__Required work__: All records shown below should be given again, character for character.

__Information provided__:
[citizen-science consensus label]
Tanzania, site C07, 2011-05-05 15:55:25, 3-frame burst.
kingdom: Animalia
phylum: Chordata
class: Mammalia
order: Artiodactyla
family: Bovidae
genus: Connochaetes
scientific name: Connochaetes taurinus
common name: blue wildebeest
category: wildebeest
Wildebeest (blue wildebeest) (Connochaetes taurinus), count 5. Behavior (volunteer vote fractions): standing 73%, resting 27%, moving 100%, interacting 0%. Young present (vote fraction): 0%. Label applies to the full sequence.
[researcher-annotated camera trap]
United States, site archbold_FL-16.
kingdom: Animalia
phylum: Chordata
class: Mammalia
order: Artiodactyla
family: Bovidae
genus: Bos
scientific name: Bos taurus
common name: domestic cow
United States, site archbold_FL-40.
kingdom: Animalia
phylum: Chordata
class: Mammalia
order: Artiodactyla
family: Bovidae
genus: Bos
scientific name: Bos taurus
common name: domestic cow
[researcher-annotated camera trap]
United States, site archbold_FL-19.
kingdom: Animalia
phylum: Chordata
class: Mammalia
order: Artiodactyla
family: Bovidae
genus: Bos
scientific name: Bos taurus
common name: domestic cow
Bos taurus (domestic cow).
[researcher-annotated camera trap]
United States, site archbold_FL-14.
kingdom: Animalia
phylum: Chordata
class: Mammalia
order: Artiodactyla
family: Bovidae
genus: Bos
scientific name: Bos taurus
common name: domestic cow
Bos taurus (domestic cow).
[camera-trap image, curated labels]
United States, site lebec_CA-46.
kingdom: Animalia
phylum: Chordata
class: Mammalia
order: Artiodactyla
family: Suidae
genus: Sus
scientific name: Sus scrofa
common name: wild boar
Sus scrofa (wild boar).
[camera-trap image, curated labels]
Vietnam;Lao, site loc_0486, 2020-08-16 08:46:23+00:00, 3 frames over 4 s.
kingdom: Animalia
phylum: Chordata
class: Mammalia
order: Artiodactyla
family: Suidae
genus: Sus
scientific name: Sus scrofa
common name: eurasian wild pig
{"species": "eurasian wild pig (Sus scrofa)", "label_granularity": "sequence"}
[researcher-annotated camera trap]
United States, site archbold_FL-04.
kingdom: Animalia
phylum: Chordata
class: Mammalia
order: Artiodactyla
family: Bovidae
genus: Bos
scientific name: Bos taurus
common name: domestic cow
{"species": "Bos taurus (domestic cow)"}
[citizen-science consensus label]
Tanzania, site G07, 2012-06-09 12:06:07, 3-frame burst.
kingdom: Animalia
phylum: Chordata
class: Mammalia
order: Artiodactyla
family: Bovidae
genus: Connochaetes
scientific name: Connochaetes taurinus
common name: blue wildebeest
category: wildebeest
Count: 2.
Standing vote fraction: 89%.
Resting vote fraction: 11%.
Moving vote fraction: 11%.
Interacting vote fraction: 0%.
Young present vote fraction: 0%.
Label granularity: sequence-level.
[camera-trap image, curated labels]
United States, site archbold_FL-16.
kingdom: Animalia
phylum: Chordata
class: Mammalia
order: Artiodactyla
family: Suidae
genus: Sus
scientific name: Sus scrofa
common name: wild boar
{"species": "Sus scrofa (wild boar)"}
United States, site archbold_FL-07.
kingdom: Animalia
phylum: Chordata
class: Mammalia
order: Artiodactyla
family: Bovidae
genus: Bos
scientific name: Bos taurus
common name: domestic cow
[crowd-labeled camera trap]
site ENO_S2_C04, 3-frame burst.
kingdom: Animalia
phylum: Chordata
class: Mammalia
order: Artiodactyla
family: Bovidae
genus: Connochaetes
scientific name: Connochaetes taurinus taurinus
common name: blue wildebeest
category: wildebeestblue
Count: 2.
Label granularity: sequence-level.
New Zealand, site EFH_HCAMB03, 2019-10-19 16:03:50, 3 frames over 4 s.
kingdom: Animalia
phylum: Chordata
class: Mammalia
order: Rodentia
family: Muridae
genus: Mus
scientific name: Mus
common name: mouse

__Response__:
[citizen-science consensus label]
Tanzania, site C07, 2011-05-05 15:55:25, 3-frame burst.
kingdom: Animalia
phylum: Chordata
class: Mammalia
order: Artiodactyla
family: Bovidae
genus: Connochaetes
scientific name: Connochaetes taurinus
common name: blue wildebeest
category: wildebeest
Wildebeest (blue wildebeest) (Connochaetes taurinus), count 5. Behavior (volunteer vote fractions): standing 73%, resting 27%, moving 100%, interacting 0%. Young present (vote fraction): 0%. Label applies to the full sequence.
[researcher-annotated camera trap]
United States, site archbold_FL-16.
kingdom: Animalia
phylum: Chordata
class: Mammalia
order: Artiodactyla
family: Bovidae
genus: Bos
scientific name: Bos taurus
common name: domestic cow
United States, site archbold_FL-40.
kingdom: Animalia
phylum: Chordata
class: Mammalia
order: Artiodactyla
family: Bovidae
genus: Bos
scientific name: Bos taurus
common name: domestic cow
[researcher-annotated camera trap]
United States, site archbold_FL-19.
kingdom: Animalia
phylum: Chordata
class: Mammalia
order: Artiodactyla
family: Bovidae
genus: Bos
scientific name: Bos taurus
common name: domestic cow
Bos taurus (domestic cow).
[researcher-annotated camera trap]
United States, site archbold_FL-14.
kingdom: Animalia
phylum: Chordata
class: Mammalia
order: Artiodactyla
family: Bovidae
genus: Bos
scientific name: Bos taurus
common name: domestic cow
Bos taurus (domestic cow).
[camera-trap image, curated labels]
United States, site lebec_CA-46.
kingdom: Animalia
phylum: Chordata
class: Mammalia
order: Artiodactyla
family: Suidae
genus: Sus
scientific name: Sus scrofa
common name: wild boar
Sus scrofa (wild boar).
[camera-trap image, curated labels]
Vietnam;Lao, site loc_0486, 2020-08-16 08:46:23+00:00, 3 frames over 4 s.
kingdom: Animalia
phylum: Chordata
class: Mammalia
order: Artiodactyla
family: Suidae
genus: Sus
scientific name: Sus scrofa
common name: eurasian wild pig
{"species": "eurasian wild pig (Sus scrofa)", "label_granularity": "sequence"}
[researcher-annotated camera trap]
United States, site archbold_FL-04.
kingdom: Animalia
phylum: Chordata
class: Mammalia
order: Artiodactyla
family: Bovidae
genus: Bos
scientific name: Bos taurus
common name: domestic cow
{"species": "Bos taurus (domestic cow)"}
[citizen-science consensus label]
Tanzania, site G07, 2012-06-09 12:06:07, 3-frame burst.
kingdom: Animalia
phylum: Chordata
class: Mammalia
order: Artiodactyla
family: Bovidae
genus: Connochaetes
scientific name: Connochaetes taurinus
common name: blue wildebeest
category: wildebeest
Count: 2.
Standing vote fraction: 89%.
Resting vote fraction: 11%.
Moving vote fraction: 11%.
Interacting vote fraction: 0%.
Young present vote fraction: 0%.
Label granularity: sequence-level.
[camera-trap image, curated labels]
United States, site archbold_FL-16.
kingdom: Animalia
phylum: Chordata
class: Mammalia
order: Artiodactyla
family: Suidae
genus: Sus
scientific name: Sus scrofa
common name: wild boar
{"species": "Sus scrofa (wild boar)"}
United States, site archbold_FL-07.
kingdom: Animalia
phylum: Chordata
class: Mammalia
order: Artiodactyla
family: Bovidae
genus: Bos
scientific name: Bos taurus
common name: domestic cow
[crowd-labeled camera trap]
site ENO_S2_C04, 3-frame burst.
kingdom: Animalia
phylum: Chordata
class: Mammalia
order: Artiodactyla
family: Bovidae
genus: Connochaetes
scientific name: Connochaetes taurinus taurinus
common name: blue wildebeest
category: wildebeestblue
Count: 2.
Label granularity: sequence-level.
New Zealand, site EFH_HCAMB03, 2019-10-19 16:03:50, 3 frames over 4 s.
kingdom: Animalia
phylum: Chordata
class: Mammalia
order: Rodentia
family: Muridae
genus: Mus
scientific name: Mus
common name: mouse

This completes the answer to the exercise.